¹ Tsinghua-Peking Center for Life Sciences, Beijing, China.
² Laboratory of Dynamic Immunobiology, Institute for Immunology, Tsinghua University, Beijing, China.
³ School of Life Sciences, Tsinghua University, Beijing, China.
⁴ Department of Basic Medical Sciences, School of Medicine, Tsinghua University, Beijing, China.
⁵ Frontiers Beijing Frontier Research Center for Biological Structure, Tsinghua University, Beijing, China.

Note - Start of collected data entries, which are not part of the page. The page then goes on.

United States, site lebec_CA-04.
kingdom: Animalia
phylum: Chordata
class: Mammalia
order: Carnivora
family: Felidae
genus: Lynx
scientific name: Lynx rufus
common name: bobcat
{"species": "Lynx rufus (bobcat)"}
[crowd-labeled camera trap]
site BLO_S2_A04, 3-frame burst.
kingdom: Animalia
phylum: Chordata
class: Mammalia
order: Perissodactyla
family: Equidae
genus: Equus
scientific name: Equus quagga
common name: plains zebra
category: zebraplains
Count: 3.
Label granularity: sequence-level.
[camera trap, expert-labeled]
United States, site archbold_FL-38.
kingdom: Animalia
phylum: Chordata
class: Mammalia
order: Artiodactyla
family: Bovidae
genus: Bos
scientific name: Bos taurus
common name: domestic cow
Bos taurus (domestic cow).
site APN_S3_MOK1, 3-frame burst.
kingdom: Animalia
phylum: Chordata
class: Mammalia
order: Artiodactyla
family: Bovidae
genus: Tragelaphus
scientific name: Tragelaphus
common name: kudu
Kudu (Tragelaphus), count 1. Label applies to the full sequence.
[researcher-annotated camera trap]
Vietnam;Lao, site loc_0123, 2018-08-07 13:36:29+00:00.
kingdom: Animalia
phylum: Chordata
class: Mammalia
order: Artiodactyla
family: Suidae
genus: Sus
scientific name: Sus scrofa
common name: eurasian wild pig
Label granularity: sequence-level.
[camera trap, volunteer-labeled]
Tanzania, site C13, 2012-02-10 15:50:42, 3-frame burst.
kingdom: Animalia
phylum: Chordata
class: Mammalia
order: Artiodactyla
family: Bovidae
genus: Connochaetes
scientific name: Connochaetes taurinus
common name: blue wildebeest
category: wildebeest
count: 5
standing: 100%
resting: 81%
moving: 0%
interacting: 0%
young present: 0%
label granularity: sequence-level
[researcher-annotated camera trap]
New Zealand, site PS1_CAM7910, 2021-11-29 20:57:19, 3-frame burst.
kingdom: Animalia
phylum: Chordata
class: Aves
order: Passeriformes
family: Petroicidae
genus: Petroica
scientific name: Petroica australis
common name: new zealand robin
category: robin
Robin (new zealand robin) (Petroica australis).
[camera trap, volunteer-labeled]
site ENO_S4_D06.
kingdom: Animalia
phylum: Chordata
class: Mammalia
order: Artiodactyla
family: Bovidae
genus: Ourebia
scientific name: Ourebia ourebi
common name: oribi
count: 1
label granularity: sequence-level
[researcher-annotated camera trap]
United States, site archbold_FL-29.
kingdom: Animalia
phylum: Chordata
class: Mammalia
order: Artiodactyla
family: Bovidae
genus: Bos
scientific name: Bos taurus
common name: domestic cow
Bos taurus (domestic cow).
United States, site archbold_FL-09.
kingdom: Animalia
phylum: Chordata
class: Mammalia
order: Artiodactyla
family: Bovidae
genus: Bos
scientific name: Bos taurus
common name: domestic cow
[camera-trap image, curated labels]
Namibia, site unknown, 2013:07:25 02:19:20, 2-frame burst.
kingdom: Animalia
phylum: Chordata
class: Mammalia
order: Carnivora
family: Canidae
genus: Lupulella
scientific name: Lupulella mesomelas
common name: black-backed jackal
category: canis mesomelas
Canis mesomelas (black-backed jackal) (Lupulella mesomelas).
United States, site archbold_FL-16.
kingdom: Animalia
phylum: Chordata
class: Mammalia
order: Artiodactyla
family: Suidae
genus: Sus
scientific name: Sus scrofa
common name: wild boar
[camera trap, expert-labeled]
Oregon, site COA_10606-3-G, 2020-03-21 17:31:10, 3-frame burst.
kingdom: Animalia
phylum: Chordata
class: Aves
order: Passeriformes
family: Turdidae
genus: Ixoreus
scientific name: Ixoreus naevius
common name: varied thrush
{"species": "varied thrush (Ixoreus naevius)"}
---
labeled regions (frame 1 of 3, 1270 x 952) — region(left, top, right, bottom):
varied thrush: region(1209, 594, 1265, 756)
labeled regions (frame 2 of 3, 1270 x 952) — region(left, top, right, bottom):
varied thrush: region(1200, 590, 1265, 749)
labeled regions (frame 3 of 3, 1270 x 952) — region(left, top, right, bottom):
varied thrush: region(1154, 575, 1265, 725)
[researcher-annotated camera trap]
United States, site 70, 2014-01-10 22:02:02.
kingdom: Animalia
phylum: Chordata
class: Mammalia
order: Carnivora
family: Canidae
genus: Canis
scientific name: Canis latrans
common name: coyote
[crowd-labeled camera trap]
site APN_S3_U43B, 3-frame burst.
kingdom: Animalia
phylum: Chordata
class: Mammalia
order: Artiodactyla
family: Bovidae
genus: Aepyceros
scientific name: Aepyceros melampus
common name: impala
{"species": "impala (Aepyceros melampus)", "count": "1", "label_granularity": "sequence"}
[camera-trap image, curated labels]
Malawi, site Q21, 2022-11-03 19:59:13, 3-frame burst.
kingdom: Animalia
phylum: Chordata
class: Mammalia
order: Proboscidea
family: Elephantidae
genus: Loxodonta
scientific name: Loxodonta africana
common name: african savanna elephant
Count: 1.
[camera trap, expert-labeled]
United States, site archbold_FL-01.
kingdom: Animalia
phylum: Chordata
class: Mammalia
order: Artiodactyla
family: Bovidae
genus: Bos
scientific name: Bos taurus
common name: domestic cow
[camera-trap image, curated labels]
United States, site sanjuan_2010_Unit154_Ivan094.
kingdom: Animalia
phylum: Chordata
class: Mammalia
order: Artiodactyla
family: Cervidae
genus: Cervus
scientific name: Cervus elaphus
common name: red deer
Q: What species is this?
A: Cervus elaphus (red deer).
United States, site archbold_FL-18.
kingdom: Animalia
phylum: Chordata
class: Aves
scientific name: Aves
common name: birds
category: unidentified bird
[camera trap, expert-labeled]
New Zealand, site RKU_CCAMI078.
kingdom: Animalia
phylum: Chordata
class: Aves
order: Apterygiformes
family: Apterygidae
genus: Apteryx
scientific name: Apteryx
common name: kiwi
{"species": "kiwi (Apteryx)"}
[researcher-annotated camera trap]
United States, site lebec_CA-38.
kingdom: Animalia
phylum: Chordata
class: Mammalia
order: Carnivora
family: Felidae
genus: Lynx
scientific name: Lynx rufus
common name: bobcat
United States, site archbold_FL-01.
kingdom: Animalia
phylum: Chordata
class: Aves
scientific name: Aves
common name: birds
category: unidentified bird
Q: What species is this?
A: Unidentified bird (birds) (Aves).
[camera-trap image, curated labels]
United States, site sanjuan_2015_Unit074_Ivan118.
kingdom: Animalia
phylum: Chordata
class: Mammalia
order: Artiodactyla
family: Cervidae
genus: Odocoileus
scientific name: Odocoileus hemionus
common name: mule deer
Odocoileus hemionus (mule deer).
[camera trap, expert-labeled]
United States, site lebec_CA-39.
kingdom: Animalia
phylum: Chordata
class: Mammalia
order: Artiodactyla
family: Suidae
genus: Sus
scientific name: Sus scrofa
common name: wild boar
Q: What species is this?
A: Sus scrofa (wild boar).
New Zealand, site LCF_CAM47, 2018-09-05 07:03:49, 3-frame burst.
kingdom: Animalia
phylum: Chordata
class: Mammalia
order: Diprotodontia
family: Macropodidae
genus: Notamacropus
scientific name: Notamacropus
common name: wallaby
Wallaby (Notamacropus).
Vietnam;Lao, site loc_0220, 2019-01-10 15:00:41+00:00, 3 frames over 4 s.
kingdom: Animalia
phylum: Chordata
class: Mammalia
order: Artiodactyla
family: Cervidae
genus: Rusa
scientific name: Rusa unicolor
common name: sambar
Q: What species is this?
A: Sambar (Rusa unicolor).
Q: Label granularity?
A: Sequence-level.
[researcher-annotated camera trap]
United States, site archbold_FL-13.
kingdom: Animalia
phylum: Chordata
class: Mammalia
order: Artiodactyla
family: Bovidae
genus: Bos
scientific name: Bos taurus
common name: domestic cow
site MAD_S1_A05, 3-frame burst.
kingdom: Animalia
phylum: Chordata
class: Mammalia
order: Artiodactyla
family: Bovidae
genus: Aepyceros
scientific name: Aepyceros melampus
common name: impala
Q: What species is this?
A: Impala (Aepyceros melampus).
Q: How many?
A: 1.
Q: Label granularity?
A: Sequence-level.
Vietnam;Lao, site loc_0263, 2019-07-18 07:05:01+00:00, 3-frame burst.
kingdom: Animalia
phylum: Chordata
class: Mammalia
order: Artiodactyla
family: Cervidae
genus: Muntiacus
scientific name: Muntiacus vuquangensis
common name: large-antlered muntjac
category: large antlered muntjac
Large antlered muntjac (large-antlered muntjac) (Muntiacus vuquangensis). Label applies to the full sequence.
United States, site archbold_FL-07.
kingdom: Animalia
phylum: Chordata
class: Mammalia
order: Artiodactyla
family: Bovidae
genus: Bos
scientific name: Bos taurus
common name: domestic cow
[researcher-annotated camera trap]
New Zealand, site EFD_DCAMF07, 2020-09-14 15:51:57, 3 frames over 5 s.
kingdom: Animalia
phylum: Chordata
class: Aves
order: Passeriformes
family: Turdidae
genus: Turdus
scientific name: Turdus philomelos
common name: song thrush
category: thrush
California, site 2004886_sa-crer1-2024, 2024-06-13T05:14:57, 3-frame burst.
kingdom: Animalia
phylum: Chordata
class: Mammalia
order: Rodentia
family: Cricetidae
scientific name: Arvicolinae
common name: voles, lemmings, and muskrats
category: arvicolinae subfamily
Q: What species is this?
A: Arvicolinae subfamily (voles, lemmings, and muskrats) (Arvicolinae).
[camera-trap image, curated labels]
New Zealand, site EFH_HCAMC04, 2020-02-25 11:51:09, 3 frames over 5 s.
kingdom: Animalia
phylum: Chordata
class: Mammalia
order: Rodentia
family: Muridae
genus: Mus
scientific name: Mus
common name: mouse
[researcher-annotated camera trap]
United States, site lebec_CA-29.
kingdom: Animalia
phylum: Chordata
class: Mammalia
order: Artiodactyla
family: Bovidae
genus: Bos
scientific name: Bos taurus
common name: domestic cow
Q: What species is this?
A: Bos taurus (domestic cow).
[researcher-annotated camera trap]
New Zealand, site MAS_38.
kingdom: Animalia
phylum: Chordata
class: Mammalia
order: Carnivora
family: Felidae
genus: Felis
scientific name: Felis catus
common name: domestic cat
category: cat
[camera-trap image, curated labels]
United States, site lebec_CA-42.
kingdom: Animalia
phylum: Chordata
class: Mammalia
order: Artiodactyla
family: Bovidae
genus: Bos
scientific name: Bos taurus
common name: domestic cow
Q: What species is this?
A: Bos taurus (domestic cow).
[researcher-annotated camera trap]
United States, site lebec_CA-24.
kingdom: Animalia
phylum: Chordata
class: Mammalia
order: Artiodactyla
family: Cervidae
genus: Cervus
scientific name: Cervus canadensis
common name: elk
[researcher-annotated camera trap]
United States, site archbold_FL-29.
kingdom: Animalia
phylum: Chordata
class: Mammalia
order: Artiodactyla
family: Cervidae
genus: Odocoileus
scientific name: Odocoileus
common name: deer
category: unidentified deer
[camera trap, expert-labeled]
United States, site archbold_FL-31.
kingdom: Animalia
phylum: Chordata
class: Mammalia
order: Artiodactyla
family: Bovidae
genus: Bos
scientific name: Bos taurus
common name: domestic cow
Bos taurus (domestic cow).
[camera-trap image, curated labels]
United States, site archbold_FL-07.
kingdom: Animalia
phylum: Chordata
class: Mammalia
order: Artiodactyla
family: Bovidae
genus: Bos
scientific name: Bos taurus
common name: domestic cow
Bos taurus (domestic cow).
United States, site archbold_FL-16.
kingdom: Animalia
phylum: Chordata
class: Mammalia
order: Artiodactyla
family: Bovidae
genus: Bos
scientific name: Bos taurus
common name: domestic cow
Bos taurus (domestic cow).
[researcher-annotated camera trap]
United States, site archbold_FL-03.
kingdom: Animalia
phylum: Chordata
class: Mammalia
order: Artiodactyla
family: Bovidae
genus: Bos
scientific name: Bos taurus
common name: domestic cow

⁶ Beijing Key Laboratory for Immunological Research on Chronic Diseases, Tsinghua University, Beijing, China.

Abstract

Germinal center is a transient lymphoid tissue structure in which B cells undergo affinity maturation and differentiate into memory B cells and plasma cells. GC formation depends on B cell expression of BCL6, a master transcription regulator of the GC state. Bcl6 expression is under elaborate control by external signals. HES1 plays important roles in T-cell lineage commitment, although little is known about its potential roles in GC formation. Here we report that B-cell-specific HES1 deletion causes a significant increase in GC formation, leading to increased production of plasma cells. We further provide evidence that HES1 inhibits BCL6 expression in a bHLH domain-dependent manner. Our study suggests a new layer of regulation of GC initiation mediated by HES1 and, by inference, Notch signals in vivo.